王老头激动地唾沫星子横飞,枯瘦的手指颤抖着指向远处一片被瓦砾半掩的空地。
“看见了没?!看见了没?!那底下是什么?!是镇煞石!是老祖宗埋下去镇着下面那些东西的!你们倒好!挖地基!动土!把石头给撬松动了!”
他越说越激动,布满皱纹的脸涨得通红,脖子上的青筋都暴了起来:
“地脉断了!知道吗?!地脉一断,下面那些饿了多少年的东西……它们……它们闻到味儿了!它们要爬出来了!这些猫猫狗狗……只是开胃菜!下一个……下一个就是人!就是你们这些不信邪的!”

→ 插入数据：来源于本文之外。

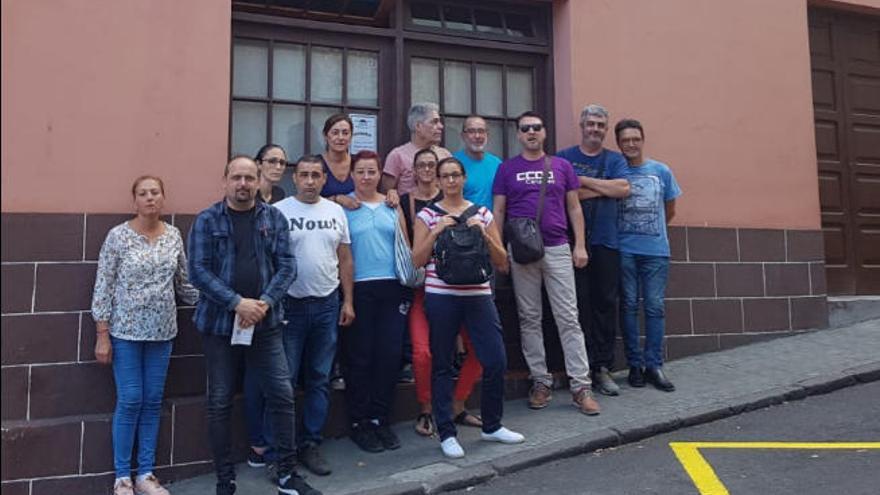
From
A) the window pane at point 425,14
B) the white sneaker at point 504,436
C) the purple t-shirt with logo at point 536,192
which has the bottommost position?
the white sneaker at point 504,436

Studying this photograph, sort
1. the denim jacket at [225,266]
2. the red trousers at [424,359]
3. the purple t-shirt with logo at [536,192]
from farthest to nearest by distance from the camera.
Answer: the purple t-shirt with logo at [536,192], the red trousers at [424,359], the denim jacket at [225,266]

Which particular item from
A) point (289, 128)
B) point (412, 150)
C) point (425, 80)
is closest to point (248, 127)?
point (289, 128)

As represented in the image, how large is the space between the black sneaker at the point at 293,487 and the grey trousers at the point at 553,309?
6.46 ft

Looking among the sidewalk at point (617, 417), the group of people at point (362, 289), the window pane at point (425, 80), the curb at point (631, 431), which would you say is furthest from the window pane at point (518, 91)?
the curb at point (631, 431)

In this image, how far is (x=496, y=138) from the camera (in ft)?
21.8

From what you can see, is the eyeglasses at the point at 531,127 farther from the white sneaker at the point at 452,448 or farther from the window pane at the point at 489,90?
the white sneaker at the point at 452,448

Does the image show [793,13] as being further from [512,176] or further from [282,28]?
[282,28]

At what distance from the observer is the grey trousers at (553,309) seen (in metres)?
5.38

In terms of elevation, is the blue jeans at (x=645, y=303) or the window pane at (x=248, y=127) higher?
the window pane at (x=248, y=127)

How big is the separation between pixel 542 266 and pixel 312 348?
181 centimetres

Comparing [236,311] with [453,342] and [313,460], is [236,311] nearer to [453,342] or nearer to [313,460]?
[313,460]

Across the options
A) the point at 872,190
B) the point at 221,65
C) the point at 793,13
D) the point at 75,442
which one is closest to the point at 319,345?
the point at 75,442

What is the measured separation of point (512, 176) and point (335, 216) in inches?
56.6

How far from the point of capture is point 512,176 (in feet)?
17.9
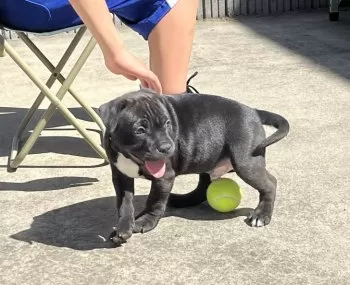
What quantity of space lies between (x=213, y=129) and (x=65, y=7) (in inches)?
37.3

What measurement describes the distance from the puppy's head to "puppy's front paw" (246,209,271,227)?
1.53 feet

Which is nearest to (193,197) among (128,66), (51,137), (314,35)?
(128,66)

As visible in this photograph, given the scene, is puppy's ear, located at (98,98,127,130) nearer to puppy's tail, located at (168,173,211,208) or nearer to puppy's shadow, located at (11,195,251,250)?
puppy's shadow, located at (11,195,251,250)

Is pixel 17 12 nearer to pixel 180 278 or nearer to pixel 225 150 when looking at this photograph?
pixel 225 150

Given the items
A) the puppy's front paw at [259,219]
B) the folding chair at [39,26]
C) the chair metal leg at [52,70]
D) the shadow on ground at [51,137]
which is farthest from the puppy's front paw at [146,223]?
the chair metal leg at [52,70]

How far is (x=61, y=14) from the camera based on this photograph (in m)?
2.99

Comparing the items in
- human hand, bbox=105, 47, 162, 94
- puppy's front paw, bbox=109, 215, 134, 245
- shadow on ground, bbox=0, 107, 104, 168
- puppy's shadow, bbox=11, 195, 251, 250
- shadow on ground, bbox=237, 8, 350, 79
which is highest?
human hand, bbox=105, 47, 162, 94

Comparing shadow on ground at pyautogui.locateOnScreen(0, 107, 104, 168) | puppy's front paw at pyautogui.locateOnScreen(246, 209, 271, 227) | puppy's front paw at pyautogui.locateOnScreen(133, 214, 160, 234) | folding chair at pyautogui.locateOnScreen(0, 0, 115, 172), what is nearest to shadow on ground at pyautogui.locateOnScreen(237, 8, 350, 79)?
shadow on ground at pyautogui.locateOnScreen(0, 107, 104, 168)

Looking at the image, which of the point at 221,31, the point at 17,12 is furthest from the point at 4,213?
the point at 221,31

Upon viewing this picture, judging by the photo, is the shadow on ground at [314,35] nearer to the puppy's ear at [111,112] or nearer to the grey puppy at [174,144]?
the grey puppy at [174,144]

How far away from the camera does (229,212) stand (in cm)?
267

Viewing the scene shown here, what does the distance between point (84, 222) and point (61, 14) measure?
0.93 metres

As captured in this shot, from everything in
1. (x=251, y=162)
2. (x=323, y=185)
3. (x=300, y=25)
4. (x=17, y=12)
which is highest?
(x=17, y=12)

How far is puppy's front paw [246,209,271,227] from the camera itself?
254cm
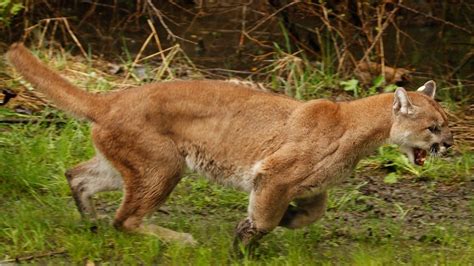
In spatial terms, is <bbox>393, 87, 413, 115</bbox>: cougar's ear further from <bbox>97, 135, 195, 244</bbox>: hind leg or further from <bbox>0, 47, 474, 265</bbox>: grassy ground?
<bbox>97, 135, 195, 244</bbox>: hind leg

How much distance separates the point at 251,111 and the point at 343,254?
118 centimetres

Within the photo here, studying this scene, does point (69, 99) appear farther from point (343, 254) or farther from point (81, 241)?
point (343, 254)

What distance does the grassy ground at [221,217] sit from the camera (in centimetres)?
740

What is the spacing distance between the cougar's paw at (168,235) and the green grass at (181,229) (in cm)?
6

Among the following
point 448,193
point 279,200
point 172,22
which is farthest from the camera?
point 172,22

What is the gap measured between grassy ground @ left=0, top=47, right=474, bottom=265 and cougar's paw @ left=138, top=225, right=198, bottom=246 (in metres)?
0.06

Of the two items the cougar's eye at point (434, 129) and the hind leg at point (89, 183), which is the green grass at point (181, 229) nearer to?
the hind leg at point (89, 183)

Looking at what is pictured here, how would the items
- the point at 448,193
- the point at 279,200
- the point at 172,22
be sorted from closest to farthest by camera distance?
the point at 279,200
the point at 448,193
the point at 172,22

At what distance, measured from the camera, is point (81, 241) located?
24.4 feet

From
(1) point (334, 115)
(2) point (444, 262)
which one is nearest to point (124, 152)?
(1) point (334, 115)

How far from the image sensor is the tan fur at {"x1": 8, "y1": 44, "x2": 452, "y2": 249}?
7.43m

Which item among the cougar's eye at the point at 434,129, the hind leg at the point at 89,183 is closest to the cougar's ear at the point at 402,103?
the cougar's eye at the point at 434,129

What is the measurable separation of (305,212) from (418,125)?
3.22ft

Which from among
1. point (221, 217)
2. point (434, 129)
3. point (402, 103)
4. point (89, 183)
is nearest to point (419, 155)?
point (434, 129)
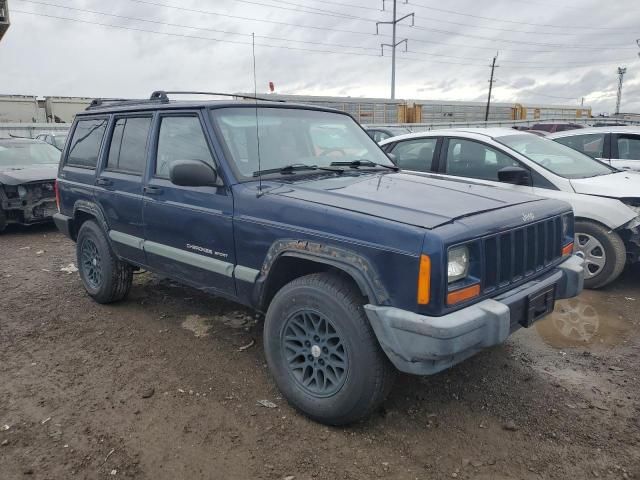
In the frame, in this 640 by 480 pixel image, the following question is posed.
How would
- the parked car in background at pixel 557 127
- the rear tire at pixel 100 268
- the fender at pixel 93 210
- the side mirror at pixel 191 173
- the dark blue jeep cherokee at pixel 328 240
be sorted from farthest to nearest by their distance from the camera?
the parked car in background at pixel 557 127
the rear tire at pixel 100 268
the fender at pixel 93 210
the side mirror at pixel 191 173
the dark blue jeep cherokee at pixel 328 240

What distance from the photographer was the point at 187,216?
364cm

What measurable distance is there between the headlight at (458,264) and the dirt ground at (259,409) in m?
0.96

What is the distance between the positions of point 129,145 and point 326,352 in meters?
2.66

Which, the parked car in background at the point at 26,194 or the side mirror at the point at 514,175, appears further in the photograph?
the parked car in background at the point at 26,194

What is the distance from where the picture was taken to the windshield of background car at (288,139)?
3.51m

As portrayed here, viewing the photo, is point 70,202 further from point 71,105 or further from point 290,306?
point 71,105

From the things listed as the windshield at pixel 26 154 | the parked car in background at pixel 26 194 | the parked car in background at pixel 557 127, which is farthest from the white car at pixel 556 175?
the parked car in background at pixel 557 127

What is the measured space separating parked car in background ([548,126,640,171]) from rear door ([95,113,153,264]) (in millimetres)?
6248

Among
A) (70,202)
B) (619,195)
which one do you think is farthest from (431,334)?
(70,202)

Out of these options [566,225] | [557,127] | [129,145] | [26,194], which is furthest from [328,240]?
[557,127]

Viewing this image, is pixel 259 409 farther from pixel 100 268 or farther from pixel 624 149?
pixel 624 149

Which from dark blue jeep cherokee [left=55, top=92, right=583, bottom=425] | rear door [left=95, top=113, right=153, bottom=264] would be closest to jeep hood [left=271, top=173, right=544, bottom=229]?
dark blue jeep cherokee [left=55, top=92, right=583, bottom=425]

他的声音带着一种歇斯底里的绝望和恐惧,在空旷的废墟上回荡,格外瘆人。
陈默顺着王老头颤抖的手指方向看去。
那片空地靠近一堵尚未完全推倒的、布满苔藓的青石老墙。
墙根底下,散落着一些新翻出来的泥土和碎石,隐约能看到一块半埋在土里、边缘不规则的青黑色石头一角,上面似乎还刻着一些模糊不清的纹路。
镇煞石?地脉?
就在这时!
“吼——!!!”
一声如同野兽受伤般的、充满了暴戾和痛苦的咆哮,猛地从拆迁区深处传来!
那声音嘶哑、浑浊,带着一种非人的疯狂!
紧接着,是沉重的、跌跌撞撞的奔跑声和砖石被撞翻的哗啦声!
方向,正朝着他们这边!
赵刚和他的队员瞬间进入警戒状态!
年轻队员闪电般拔出了腰间的配枪,眼神锐利地扫向声音来源!
赵刚则一个箭步上前,一把将还在挥舞扫帚、兀自咒骂的王老头拽到了身后!
陈默的心脏瞬间提到了嗓子眼!
他下意识地后退一步,手己经伸进了冲锋衣的内袋,紧紧攥住了那部冰冷的诺基亚!
是那个东西?
被王老头称为“饿鬼”的东西来了?!
脚步声和粗重的喘息声越来越近!一个高大魁梧、穿着沾满泥浆的工装背心的人影,从一堆断墙的拐角处踉跄着冲了出来!
是那个包工头!
陈默昨天在资料照片上见过他,负责这片区域拆迁的小头目。
但此刻的他,己经完全变了模样!
他双眼赤红!
不是熬夜的红血丝,而是一种如同燃烧的炭火般、几乎要滴出血来的猩红!
整张脸扭曲变形,肌肉虬结,额头上青筋如同蚯蚓般暴起!
嘴角咧开着,淌着粘稠的涎水,喉咙里发出嗬嗬的、非人的低吼!
他手里,赫然提着一把沉重的、沾着泥土和暗红色污迹的大号工程锤!
“老刘!你怎么了?!”
赵刚身后的年轻队员认出了来人,惊疑地喊道。
那包工头——
老刘,对呼喊充耳不闻。
他那双赤红的、如同野兽般的眼睛,死死地、贪婪地锁定了赵刚身后……
被保护起来的王老头!
“呃……呃……饿……”
嘶哑浑浊的声音从他淌着口水的喉咙里挤出来,充满了对“食物”最原始的、最暴戾的渴望!
下一秒!
老刘发出一声更加狂暴的怒吼,双手抡起那柄沉重的工程锤,如同失控的蛮牛,带着一股腥风,朝着挡在王老头身前的赵刚,狠狠冲撞过来!